Correct and Efficient Accelerator Programming (Dagstuhl Seminar 13142)

Abstract

In recent years, massively parallel accelerator processors, primarily GPUs, have become widely available to end-users. Accelerators offer tremendous compute power at a low cost, and tasks such as media processing, simulation and eye-tracking can be accelerated to beat CPU performance by orders of magnitude. Performance is gained in energy efficiency and execution speed, allowing intensive media processing software to run in low-power consumer devices. Accelerators present a serious challenge for software developers. A system may contain one or more of the plethora of accelerators on the market, with many more products anticipated in the immediate future. Applications must exhibit portable correctness, operating correctly on any configuration of accelerators, and portable performance, exploiting processing power and energy efficiency offered by a wide range of devices.

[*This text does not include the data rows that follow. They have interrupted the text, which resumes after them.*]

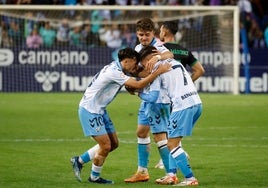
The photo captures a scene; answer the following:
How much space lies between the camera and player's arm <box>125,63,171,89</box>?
42.0 feet

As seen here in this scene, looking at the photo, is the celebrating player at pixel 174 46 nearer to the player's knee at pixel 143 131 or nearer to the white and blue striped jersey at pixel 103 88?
the player's knee at pixel 143 131

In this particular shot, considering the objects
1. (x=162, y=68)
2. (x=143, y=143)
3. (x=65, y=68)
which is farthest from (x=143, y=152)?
(x=65, y=68)

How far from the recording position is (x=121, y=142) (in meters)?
19.4

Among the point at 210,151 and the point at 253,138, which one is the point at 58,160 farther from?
the point at 253,138

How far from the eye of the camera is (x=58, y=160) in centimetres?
1616

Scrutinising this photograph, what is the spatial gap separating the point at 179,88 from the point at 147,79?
42 centimetres

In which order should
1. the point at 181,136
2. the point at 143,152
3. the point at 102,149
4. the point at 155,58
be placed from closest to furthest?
1. the point at 181,136
2. the point at 155,58
3. the point at 102,149
4. the point at 143,152

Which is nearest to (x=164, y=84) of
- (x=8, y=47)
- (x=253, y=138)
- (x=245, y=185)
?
(x=245, y=185)

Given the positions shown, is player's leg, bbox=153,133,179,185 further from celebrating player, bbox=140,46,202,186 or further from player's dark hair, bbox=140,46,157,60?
player's dark hair, bbox=140,46,157,60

The seminar focussed on the following areas:

  • Novel and attractive methods for constructing system-independent accelerator programs;
  • Advanced code generation techniques to produce highly optimised system-specific code from system-independent programs;
  • Scalable static techniques for analysing system-independent and system-specific accelerator programs both qualitatively and quantitatively.

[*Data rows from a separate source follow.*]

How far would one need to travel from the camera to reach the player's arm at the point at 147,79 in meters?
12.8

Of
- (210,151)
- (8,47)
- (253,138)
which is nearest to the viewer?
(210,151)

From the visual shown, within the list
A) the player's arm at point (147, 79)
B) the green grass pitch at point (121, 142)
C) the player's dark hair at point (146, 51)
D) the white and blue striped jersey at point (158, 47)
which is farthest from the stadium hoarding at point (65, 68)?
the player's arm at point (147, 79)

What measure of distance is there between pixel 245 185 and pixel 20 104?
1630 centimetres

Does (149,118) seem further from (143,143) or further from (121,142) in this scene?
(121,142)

The seminar featured five tutorials providing an overview of the landscape of accelerator programming:

  • Architecture — Anton Lokhmotov, ARM
  • Programming models — Lee Howes, AMD
  • Compilation techniques — Sebastian Hack, Saarland University
  • Verification - Ganesh Gopalakrishnan, University of Utah
  • Memory models — Jade Alglave, University College London

In addition, there were short presentations from 12 participants describing recent results or work-in-progress in these areas, and two discussion sessions:

  • Domain specific languages for accelerators;
  • Verification techniques for GPU-accelerated software.

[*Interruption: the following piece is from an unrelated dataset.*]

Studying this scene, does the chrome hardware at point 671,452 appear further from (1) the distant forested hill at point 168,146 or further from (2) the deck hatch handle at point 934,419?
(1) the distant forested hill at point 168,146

Due to the “correctness” aspect of this seminar, there was significant overlap of interest with a full week seminar on Formal Verification of Distributed Algorithms running in parallel. To take advantage of this overlap a joint session was organised, featuring a talk on verification of GPU kernels by Alastair Donaldson, Imperial College London (on behalf of the Correct and Efficient Accelerator Programming seminar) and a talk on GPU-accelerated runtime verification by Borzoo Bonakdarpour, University of Waterloo, on behalf of the Formal Verification of Distributed Algorithms seminar.